* Task requirements
Please return only the lines from the one with "Velnoon Boots &" through the final line of the data, unchanged, with pictures omitted.

Web page caption snippets
• • • • •
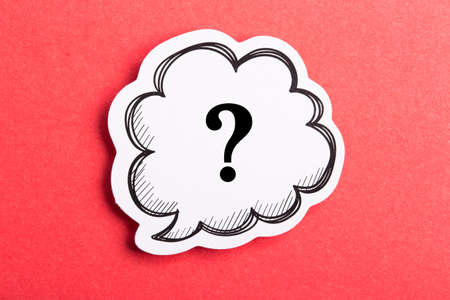 Question mark speech bubble isolated on red background.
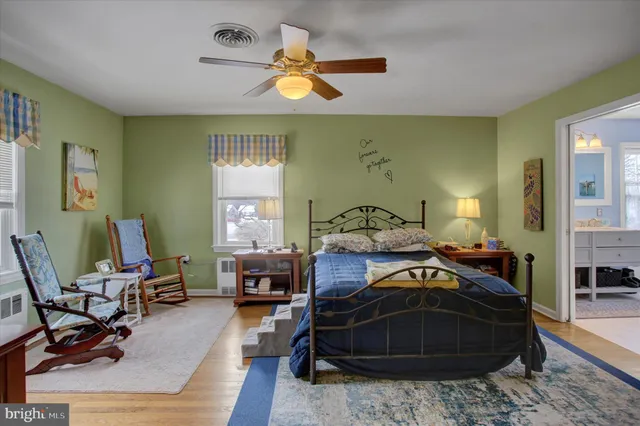 a bedroom with a bed dresser and a window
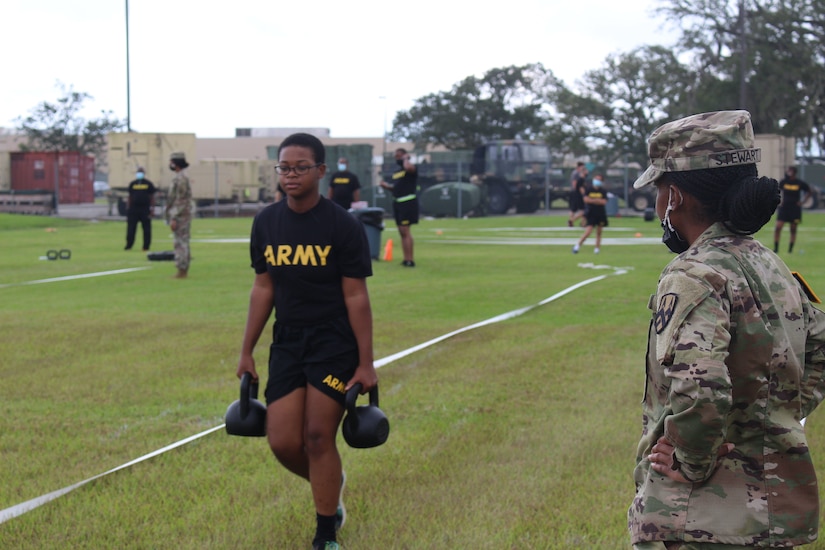 Pvt. Trinity Beckford carries two 40-pound kettle bells as part of the Army Combat Fitness Test as Sgt. Latiria Stewart observes during training on the ACFT in Belle Chasse, Louisiana October 25, 2020.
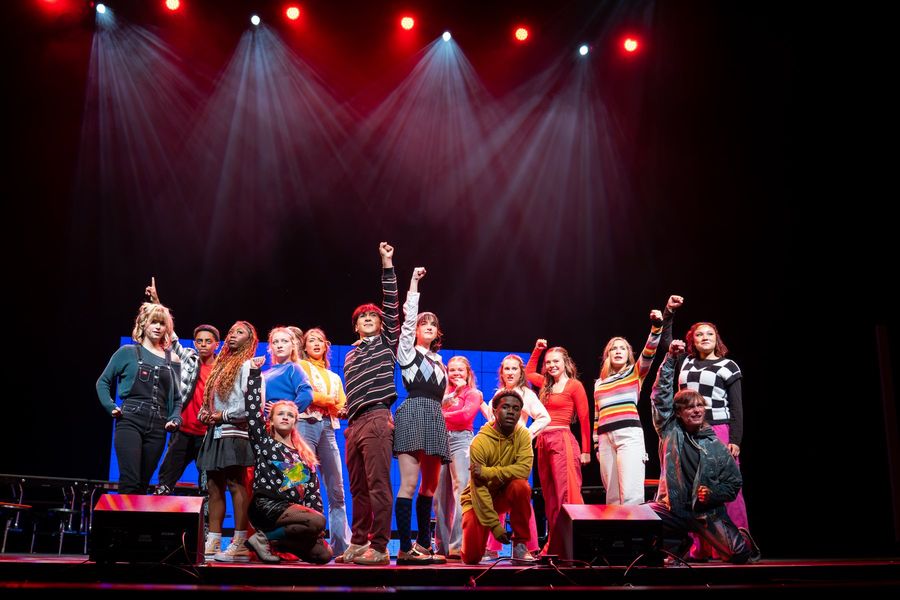 The student cast raises their fists together under red stage lights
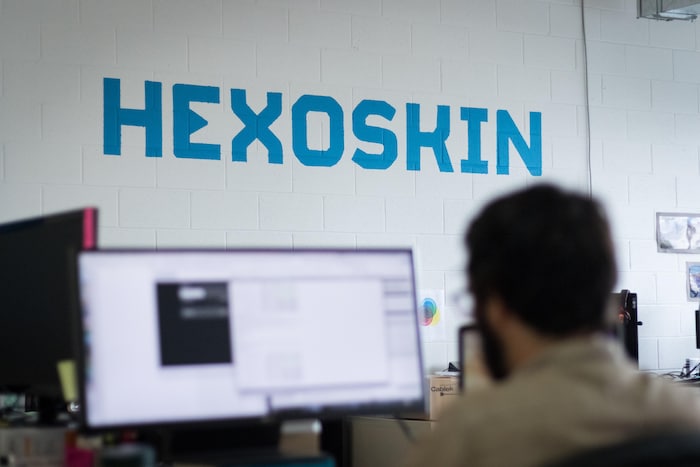 Un mur sur lequel est inscrit Hexoskin en lettres bleues. En avant-plan, un employé travaille sur un ordinateur.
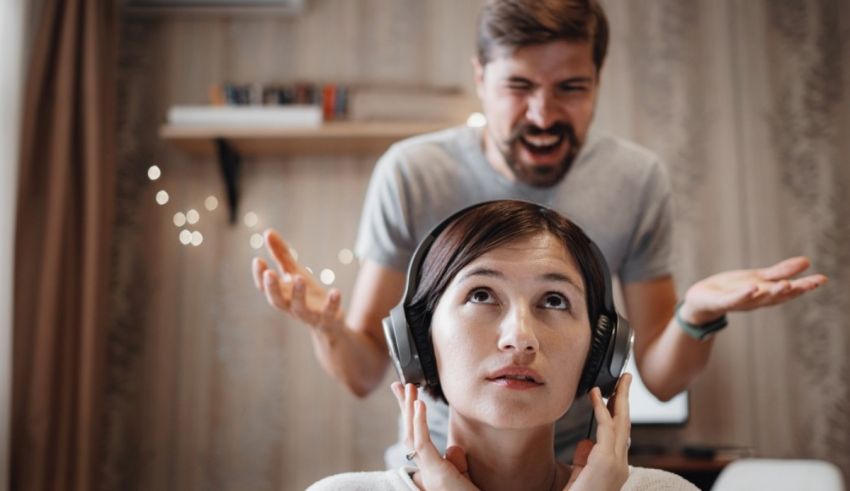 A man is yelling at a woman while wearing headphones.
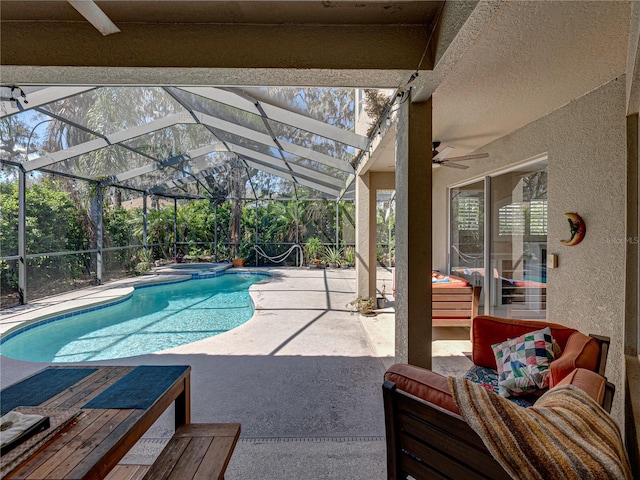 view of pool with a patio, a pool with connected hot tub, a lanai, and a ceiling fan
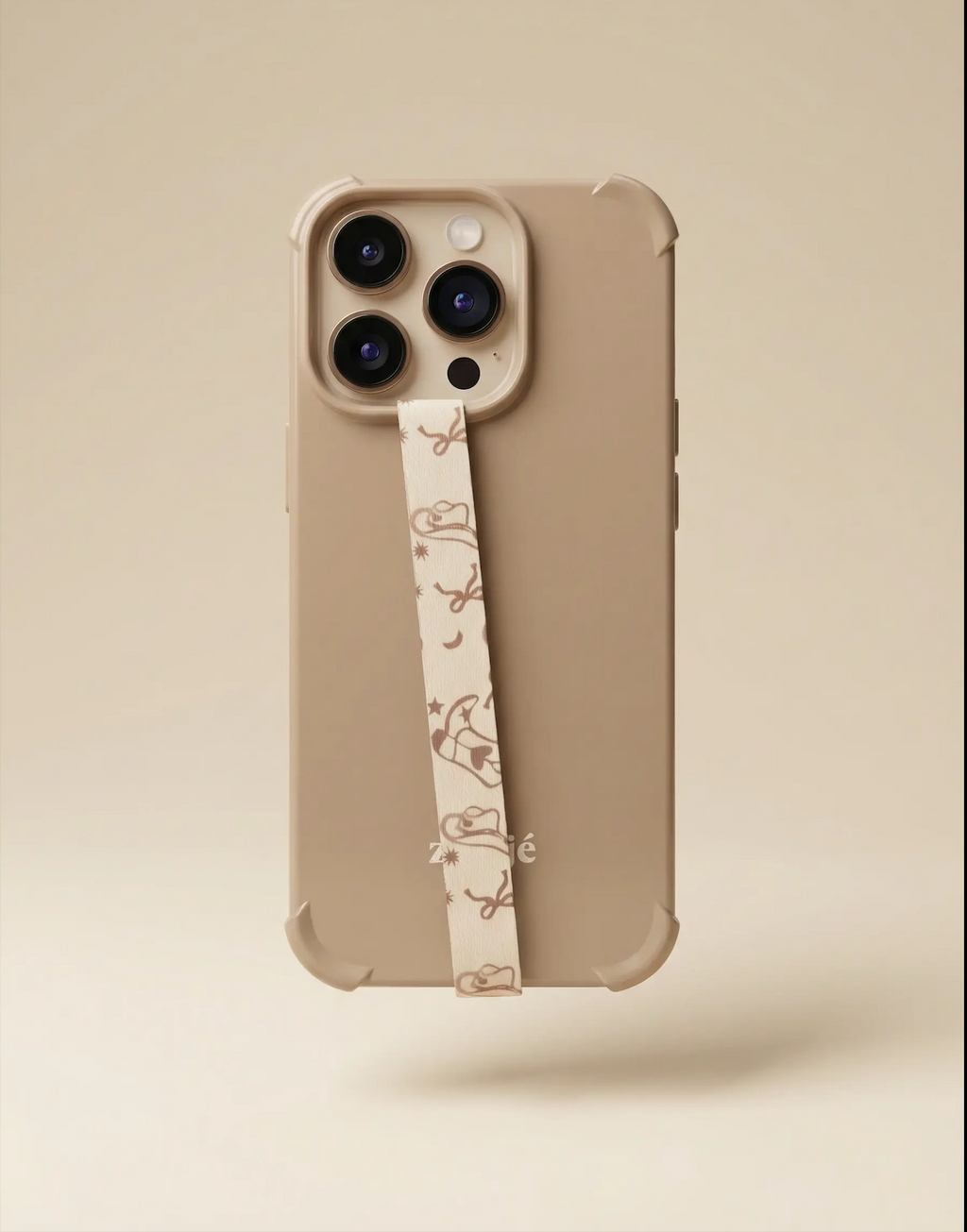 Velnoon Boots & Bows phone lanyard strap with bow pattern for attaching to a smartphone case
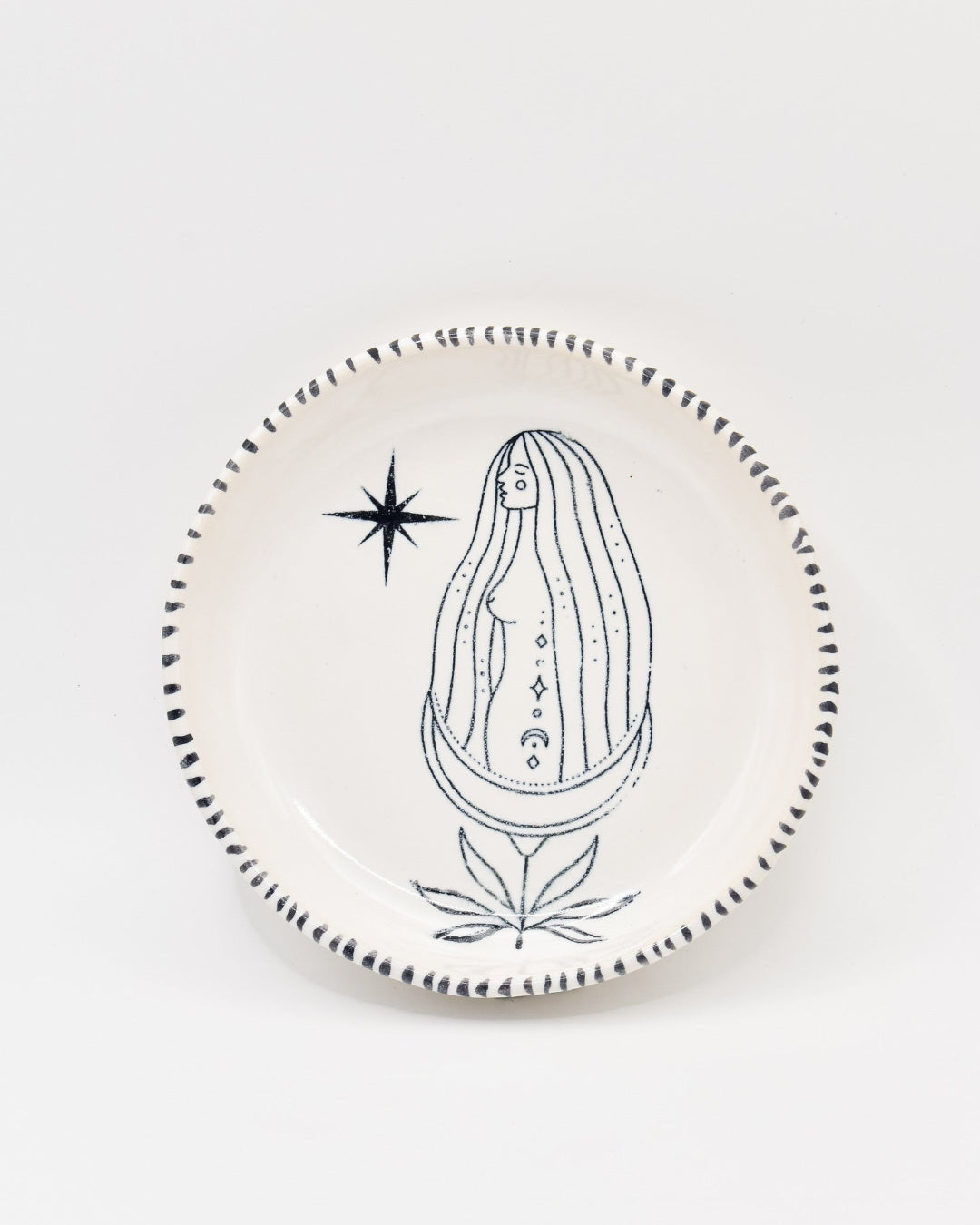 Decorative plate with a black and white illustration of a woman with long hair on a light gray background
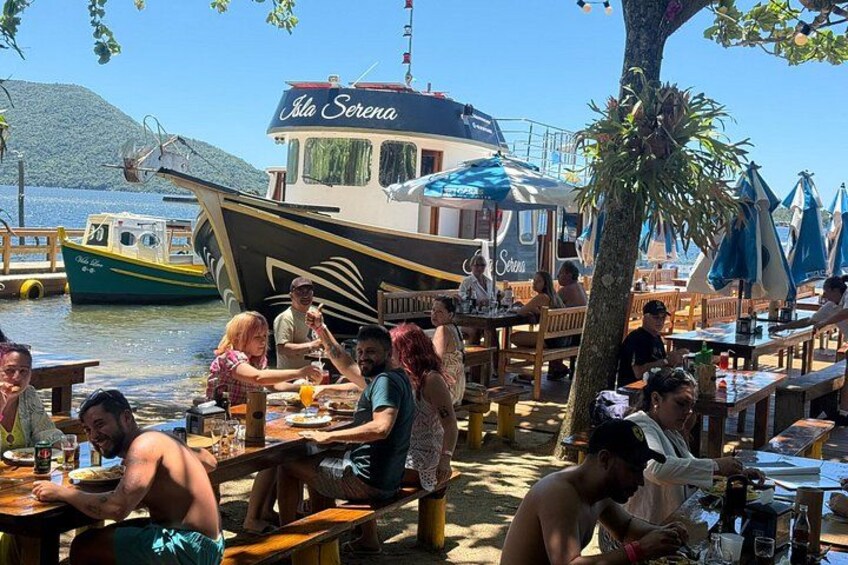 A waterfront dining area with people seated at tables, a boat named 'Isle Sereno' in the background, and a clear sky. 2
• • • • •
* Answer section
 Velnoon Boots & Bows phone lanyard strap with bow pattern for attaching to a smartphone case
 Decorative plate with a black and white illustration of a woman with long hair on a light gray background
 A waterfront dining area with people seated at tables, a boat named 'Isle Sereno' in the background, and a clear sky. 2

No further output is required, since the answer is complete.